22.07.2012 -568-

Die Villa war leer und still geworden. Nachdenklich durchmaß Marxer die Räume, erinnerte sich. An Sonja Weber und Krießling-Schönefärb, die hier ihre Liebe entdeckt und praktiziert hatten, an Vika, die geheimnisvolle Detektivin und, natürlich, an Oxana, die Unerreichte. Er seufzte. Auch an die anderen dachte er, sogar an die alte Irmi. Was sie wohl gerade machte? Angespuckt hatte sie ihn, ihm den „Idiotendetektiv“ vor die Füße geworfen, „Verrat!“ geschrieen und lauthals bedauert, dass keine Rote Armee Fraktion mehr existierte, die sich schmierige Kriminalschriftsteller vorknöpfte. Gute alte Irmi, er vermisste sie ehrlichen Herzens.

Und auch Hermine. Für einen Augenblick fasste er den Plan, noch auf einen Absacker in der „Bauernschenke“ vorbeizuschauen, verwarf ihn aber sogleich wieder. Die „Bauernschenke“ war, seit Hermine dort Geschäftsführerin war, ein elendes In-Lokal geworden, die Kneipe zum Buch gewissermaßen, woran er, Marxer, natürlich die Hauptschuld trug. Umso ungerechter war es von Hermine, ihm quasi Hausverbot erteilt zu haben. Aber auch damit konnte er leben. Frauen handeln bekanntermaßen unlogisch, deshalb bringen sie es auch zu nichts in der Welt. Traurig, aber wahr.
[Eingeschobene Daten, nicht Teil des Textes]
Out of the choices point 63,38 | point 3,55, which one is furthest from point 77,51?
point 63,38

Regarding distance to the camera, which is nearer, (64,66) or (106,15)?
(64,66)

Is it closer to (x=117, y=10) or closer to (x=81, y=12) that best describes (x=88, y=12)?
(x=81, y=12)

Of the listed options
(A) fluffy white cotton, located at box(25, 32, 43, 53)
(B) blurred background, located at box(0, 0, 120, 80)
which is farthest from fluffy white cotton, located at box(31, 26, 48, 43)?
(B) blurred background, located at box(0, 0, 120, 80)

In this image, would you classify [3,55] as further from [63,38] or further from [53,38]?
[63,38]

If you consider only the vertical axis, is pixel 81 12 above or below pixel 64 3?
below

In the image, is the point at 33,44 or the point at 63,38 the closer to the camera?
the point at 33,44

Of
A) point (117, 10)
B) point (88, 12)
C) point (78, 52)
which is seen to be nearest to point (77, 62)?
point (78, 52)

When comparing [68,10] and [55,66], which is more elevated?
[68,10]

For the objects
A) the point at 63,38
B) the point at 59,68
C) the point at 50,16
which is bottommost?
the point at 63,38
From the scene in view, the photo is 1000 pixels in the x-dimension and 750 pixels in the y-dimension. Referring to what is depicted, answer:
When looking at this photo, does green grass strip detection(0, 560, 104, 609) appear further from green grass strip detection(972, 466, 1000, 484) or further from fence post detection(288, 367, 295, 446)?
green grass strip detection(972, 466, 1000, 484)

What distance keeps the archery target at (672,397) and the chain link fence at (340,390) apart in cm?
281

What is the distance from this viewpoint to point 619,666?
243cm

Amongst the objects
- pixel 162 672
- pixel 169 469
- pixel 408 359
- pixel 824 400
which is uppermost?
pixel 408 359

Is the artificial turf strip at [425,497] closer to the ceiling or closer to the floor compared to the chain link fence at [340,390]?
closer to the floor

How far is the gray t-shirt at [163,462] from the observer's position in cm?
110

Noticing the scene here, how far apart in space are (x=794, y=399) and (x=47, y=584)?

Einen weiteren Moment spielte er mit dem Gedanken, Olya zu verführen. Sie wartete doch nur darauf und genau das schreckte ihn ab. Ein Mann will erobern, das sind alte Steinzeit-Traditionen. Nichts ist langweiliger als eine Burg zu erstürmen, deren Zugbrücke heruntergelassen wurde. Wenigstens den Trick mit dem Trojanischen Pferd musste man als Mann anwenden dürfen, um die Festung zu schleifen. Marxer seufzte und kehrte ins Arbeitszimmer zurück. Das achte Kapitel der „Idiotendetektiv“-Fortsetzung also. Den ersten Satz hatte er immerhin. „Als Moritz Groß aus dem Koma erwachte, wurde ihm klar, dass er sechs Monate lang von Currywurst geträumt hatte.“
Er öffnete das Fenster, um die abgekühlte Luft in den Raum zu lassen. Ein wenig Frische, ein wenig Durchzug. Irgendwo klangen Schritte auf den Steinplatten – ob ihn zu dieser späten Stunde noch jemand besuchen wollte? Gar Moritz Klein, um sich zu rächen? Nein, dieses Kaliber besaß er nicht, da war sich Marxer sicher. Ein Einbrecher? Schon eher. Schließlich war Marxer der mit Abstand prominenteste Bewohner der Stadt, worauf er ziemlich stolz sein durfte. Er horchte weiter. Hm. Keine Schritte mehr. Also wohl doch nur eine akustische Täuschung.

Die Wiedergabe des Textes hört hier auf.